Ingredients
Units
Scale
- 2 cups heavy whipping cream (cold)
- 1 can (14 oz) sweetened condensed milk
- 2 tsp vanilla extract
- pinch of salt
- blue food coloring (gel or liquid will work)
- 12-15 small chocolate chip cookies (about 1 1/2 - 2 inches diameter) (Chips Ahoy brand works well)
- 12-16 chocolate cream sandwich cookies (Oreo brand works well)
Instructions
- Place a 9×5-inch loaf pan in the freezer to chill.
- Place the cookies on a cutting board and chop with a knife OR place in a plastic bag and smash into pieces using a rolling pin. Set aside.
- Add the heavy cream to a mixing bowl of a stand mixer fitted with the whisk attachment. Start with the lowest speed and gradually increase it to medium as the mixture begins to thicken (you can also use a hand mixer here).
- The cream will begin to thicken and form peaks. Mix on high speed until the cream is thick and firm and peaks stand on their own without collapsing.
- In a large bowl, combine sweetened condensed milk, vanilla extract, salt, and food coloring.
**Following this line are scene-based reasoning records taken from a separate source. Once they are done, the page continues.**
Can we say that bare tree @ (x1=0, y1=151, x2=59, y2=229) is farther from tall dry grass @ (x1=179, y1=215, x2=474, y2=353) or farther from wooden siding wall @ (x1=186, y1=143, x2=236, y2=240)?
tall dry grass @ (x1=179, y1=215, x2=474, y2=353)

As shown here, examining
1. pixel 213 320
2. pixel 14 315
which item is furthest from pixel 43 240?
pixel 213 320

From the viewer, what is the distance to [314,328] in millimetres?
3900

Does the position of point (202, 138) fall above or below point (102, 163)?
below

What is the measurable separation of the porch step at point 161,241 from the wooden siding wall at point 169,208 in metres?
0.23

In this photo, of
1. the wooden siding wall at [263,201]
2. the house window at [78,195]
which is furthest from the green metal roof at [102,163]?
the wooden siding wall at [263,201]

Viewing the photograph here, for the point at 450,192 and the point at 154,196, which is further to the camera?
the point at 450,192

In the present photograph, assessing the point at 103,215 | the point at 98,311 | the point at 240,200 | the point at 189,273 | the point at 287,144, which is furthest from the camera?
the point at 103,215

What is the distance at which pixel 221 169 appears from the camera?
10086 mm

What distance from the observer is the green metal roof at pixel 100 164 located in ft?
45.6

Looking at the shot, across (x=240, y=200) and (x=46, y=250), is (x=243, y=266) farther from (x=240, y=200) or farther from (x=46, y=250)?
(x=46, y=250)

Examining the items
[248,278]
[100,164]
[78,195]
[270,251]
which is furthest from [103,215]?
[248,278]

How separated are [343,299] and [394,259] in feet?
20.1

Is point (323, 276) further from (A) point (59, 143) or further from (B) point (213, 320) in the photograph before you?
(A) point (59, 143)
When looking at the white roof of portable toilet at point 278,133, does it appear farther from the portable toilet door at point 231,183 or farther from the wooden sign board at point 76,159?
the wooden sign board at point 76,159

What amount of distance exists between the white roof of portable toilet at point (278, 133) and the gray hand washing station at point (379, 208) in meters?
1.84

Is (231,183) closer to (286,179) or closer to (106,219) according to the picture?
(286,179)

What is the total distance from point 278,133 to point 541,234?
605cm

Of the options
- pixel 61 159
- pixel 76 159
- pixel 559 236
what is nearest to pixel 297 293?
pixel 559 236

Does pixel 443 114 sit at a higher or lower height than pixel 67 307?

There should be no streaks of food coloring.
- Add a large scoop of whipped cream into the blue mixture, and gently fold it in.
- Once combined, repeat the same step with the remaining cream. Be very careful to not deflate the whipped cream.
- Next, toss in the chopped cookie pieces, reserving 1/2 cup or so.
- Fold the cookie pieces into the ice cream base.
- Scoop the ice cream into the chilled loaf pan, smoothing out the top.
- Add the reserved cookie pieces to the top of the ice cream.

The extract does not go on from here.